Closed akatav closed 4 years ago
Yes, using UBL you can generate synthetic data in bins where the data distribution is scarce or even non-existent!
You will not be able to do this with RandOverRegress
or ImpSampRegress
function because in this cases only replicas of existing cases are added to the new data set.
Functions SmoteRegress
and GaussNoiseRegress
will be able to do what you want!
I build an example to show you how it works.
Consider the Boston data set.
library(MASS)
data(Boston)
plot(sort(Boston$medv))
Let us remove all the data set cases whose variable medv
is between 35 and 40.
sp <- which(Boston$medv<40 & Boston$medv>35)
nBoston <- Boston[-sp,]
We just removed 17 values.
Variable medv
now is as follows:
To generate synthetic data in a specific range of your data set you need to define the relevance.
Defining the relevance function The relevance varies between 0 and 1. You should assign to the important bins a high relevance value and to the unimportant bins a low relevance value.
In our example, because there aren't cases between 35 and 40 this will be a highly relevant bin while the other ranges will not be important.
Variable medv
varies between 5 and 50, thus, I will assign a relevance of zero to the two extremes (5 and 50) and a relevance of 1 to the value of 37.5.
The relevance function (parameter rel
in UBL package), when provided by the user (which is what you want!), should be defined as a matrix where the first column has variable values, the second column has the relevance values and the third column has the derivative of the relevance function.
I will do the following:
for the value 5 of medv variable I'll assign a relevance of zero and a derivative of zero; for the value of 37.5 I'll assign a relevance of 1 and a derivative of zero; and for the values of 50 I'll assign a relevance of zero and a derivative of zero.
library(UBL)
myrel <- matrix(c(5, 0, 0, 37.5, 1,0, 50, 0, 0),
byrow = TRUE, ncol = 3, nrow = 3)
Define the over/under sampling percentages
Now, I've build 3 bins for the medv
variable. Because on the first and the last bin I don't want to do nothing (neither under- nor over-sampling) I'll define a sampling percentage of 1 which means don't do anything. For the bin in the middle, I'll assign a sampling percentage above 1, which means that I want to oversample that bin.

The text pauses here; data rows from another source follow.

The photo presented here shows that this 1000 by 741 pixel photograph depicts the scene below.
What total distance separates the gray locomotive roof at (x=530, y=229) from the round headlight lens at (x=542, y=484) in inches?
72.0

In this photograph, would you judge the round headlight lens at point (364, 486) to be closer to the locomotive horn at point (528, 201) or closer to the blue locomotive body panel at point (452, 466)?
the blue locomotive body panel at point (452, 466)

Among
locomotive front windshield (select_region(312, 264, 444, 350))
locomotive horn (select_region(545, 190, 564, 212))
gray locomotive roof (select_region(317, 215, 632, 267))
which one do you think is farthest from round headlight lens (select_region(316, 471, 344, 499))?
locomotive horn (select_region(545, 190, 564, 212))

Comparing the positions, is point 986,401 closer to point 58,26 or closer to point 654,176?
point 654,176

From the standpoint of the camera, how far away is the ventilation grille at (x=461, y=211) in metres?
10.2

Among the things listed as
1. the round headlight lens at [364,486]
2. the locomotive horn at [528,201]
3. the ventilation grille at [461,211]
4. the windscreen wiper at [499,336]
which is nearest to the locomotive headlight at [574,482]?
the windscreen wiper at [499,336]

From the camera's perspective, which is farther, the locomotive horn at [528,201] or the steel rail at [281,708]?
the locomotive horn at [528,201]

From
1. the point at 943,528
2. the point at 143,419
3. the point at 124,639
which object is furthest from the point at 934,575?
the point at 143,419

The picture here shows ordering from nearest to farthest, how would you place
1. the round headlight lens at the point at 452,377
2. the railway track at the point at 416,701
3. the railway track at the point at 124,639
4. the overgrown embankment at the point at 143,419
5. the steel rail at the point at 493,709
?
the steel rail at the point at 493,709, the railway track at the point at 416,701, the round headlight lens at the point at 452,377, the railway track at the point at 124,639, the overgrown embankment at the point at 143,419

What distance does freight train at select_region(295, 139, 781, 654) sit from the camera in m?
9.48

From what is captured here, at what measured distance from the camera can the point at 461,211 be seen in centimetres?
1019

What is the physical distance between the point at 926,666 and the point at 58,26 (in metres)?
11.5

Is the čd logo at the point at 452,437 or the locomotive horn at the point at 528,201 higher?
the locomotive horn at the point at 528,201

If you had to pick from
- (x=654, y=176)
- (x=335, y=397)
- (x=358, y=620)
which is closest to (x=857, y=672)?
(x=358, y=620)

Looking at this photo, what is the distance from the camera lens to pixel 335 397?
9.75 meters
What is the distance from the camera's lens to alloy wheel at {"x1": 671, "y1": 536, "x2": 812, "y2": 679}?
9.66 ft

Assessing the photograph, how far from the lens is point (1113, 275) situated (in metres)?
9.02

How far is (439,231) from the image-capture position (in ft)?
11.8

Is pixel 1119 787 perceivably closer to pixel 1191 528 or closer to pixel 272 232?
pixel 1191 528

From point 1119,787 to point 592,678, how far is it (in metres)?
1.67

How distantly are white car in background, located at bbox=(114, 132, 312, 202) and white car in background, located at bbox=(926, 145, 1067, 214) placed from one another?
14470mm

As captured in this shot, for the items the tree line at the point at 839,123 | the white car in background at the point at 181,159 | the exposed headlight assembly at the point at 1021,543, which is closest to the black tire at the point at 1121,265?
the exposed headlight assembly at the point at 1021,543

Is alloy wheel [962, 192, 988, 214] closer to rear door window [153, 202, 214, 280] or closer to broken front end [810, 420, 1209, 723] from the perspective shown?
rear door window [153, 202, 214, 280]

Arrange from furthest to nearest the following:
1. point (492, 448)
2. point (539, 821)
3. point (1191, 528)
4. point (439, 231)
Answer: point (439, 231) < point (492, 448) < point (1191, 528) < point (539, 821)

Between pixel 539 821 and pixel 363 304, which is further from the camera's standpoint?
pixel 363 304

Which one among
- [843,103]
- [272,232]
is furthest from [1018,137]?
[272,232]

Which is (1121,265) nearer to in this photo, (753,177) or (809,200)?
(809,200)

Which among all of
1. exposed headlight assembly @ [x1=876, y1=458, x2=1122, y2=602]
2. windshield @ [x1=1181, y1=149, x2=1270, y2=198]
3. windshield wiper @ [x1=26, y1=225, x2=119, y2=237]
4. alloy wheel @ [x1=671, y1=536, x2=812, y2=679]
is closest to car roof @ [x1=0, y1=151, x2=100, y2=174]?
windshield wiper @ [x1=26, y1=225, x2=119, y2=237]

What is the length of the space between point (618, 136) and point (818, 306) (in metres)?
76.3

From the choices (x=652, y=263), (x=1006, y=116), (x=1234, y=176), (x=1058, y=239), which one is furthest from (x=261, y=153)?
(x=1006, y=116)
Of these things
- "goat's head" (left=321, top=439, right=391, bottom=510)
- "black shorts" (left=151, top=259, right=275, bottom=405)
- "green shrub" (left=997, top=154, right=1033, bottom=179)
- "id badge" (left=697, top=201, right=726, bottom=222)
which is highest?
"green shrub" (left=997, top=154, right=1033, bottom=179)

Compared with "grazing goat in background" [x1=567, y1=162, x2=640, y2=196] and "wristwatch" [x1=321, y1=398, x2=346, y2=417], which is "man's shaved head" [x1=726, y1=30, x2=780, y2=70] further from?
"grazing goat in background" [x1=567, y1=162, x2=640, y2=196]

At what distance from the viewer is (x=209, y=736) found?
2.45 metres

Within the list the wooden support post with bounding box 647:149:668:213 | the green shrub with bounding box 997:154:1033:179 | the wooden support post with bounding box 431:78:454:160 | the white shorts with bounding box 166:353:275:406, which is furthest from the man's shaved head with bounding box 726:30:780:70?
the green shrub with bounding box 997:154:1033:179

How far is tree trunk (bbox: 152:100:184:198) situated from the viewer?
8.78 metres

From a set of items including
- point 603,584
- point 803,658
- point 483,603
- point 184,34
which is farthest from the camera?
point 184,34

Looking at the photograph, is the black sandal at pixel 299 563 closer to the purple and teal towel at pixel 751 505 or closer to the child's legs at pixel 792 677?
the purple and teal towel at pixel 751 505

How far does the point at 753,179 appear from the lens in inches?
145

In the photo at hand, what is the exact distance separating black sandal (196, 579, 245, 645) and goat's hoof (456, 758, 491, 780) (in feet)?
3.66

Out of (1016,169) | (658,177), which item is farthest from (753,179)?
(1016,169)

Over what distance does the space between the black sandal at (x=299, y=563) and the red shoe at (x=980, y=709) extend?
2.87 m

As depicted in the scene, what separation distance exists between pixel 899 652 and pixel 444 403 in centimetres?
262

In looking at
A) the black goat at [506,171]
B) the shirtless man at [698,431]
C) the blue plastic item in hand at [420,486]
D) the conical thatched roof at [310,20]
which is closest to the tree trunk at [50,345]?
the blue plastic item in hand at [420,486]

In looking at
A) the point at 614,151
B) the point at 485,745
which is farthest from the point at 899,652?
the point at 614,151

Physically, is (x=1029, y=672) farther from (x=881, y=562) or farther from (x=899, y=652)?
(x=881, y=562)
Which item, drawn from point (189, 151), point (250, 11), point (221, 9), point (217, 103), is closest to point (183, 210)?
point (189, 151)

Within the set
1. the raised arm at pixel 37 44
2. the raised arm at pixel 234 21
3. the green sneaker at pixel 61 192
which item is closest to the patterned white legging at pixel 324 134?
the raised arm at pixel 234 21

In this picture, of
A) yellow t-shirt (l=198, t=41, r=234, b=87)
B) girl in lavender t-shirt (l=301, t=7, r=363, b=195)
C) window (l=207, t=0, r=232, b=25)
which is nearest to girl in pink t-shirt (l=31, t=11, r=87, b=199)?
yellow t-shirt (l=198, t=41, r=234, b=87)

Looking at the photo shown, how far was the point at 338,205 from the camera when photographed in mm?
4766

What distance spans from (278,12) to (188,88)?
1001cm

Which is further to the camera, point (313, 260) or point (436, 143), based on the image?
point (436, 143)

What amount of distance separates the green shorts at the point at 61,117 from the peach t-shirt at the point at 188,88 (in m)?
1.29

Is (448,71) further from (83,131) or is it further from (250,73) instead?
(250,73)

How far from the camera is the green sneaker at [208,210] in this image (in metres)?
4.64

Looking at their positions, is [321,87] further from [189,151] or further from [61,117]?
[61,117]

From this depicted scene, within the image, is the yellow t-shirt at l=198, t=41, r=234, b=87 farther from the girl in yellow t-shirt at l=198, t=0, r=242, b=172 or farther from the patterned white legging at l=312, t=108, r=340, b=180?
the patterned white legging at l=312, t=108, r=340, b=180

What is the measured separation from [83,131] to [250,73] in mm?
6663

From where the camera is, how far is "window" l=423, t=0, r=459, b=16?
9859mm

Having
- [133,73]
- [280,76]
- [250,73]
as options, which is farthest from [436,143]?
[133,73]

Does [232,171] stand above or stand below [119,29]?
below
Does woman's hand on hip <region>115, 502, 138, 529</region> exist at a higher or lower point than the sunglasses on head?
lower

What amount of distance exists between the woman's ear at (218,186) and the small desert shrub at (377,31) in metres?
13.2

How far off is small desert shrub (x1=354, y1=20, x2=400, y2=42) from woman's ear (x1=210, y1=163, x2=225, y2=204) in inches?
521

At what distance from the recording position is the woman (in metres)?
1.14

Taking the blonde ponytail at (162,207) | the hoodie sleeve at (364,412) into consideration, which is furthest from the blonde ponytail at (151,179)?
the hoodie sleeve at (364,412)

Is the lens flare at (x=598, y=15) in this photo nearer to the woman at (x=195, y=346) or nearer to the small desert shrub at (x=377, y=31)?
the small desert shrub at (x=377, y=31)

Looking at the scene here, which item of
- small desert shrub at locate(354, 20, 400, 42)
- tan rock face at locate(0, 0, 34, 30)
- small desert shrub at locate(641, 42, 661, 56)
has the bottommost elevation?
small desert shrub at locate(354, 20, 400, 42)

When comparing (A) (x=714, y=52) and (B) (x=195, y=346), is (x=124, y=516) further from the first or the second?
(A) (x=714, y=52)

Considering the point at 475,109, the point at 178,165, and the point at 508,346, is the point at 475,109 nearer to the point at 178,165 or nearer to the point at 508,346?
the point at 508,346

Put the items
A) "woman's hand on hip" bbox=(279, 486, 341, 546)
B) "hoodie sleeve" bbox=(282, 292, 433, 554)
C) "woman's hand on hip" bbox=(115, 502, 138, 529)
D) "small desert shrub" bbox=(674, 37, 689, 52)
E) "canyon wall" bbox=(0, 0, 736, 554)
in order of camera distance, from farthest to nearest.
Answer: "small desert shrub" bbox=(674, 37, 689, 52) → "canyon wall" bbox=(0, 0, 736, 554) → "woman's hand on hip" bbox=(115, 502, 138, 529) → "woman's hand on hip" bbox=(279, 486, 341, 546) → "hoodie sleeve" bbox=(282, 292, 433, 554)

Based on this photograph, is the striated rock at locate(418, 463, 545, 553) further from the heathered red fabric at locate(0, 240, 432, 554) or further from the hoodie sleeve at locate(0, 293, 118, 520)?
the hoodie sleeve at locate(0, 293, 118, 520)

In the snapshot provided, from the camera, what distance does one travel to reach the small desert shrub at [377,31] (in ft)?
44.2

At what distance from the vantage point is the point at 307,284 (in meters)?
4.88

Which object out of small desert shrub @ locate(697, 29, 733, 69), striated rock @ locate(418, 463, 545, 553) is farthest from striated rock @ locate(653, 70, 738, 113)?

To do this I'll define the C.perc
parameter as follows:
myCperc <- list(1,5,1)
Now, you just need to use the SmoteRegress
function with these parameters:
smBoston <- SmoteRegress(medv~., nBoston,
rel = myrel,
C.perc = myCperc)
This is the resulting medv
:
If you have some scarce data in a bin
If you don't have any data in the bin, it will be more difficult to use GaussNoiseRegress
function, because this function adds new cases by introducing small perturbations into existing cases. Thus, you will be able to generate new cases near the border, but in the middle of the bin it will be more difficult and more risky because you will need to augment the perturbations allowed in the cases...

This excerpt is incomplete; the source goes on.